Nos anos 90 era segmenta a ideia geral de que os artistas do Hip Hop sejam eles homens ou mulheres, não poderiam aparecer na televisão. Caso contrário ganhariam a  alcunha de 'vendidos'. Este discursivo foi amplamente reforçado por grupos que reiteravam sistematicamente a não vontade em aparecer nos meios de comunicações visuais, pois lá, seriam manipulados, editados e teriam suas ideologias corrompidas. Tocar na rádio era sinal de sucesso, ideologia e resistência. Já a TV era vista como o "Diabo de antena", que ao cooptar um integrante do Hip Hop, passava à transforma-lo em massa de manobra e descartá-lo.
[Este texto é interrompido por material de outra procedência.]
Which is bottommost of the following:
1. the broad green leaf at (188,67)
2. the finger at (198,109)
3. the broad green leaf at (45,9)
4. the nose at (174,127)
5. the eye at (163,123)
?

A verdade é que muitos desses artistas eram bem jovens na época, e era consenso coletivo que ninguém do meio podia ir à TV. Essa ideia era tão reforçada, que muitos nem sabiam o porquê de não poder aparecer e apenas reproduziam esse discurso. Passado os anos, esses mesmos artistas ficaram mais experientes, e observaram que a aparição em programas de TV podia ser uma grande chance de mostrar seus trabalhos e ideias. Tanto é, que muitos desses artistas que resistiam ir na mídia, posteriormente participaram de alguns programas, gerando muita polêmica.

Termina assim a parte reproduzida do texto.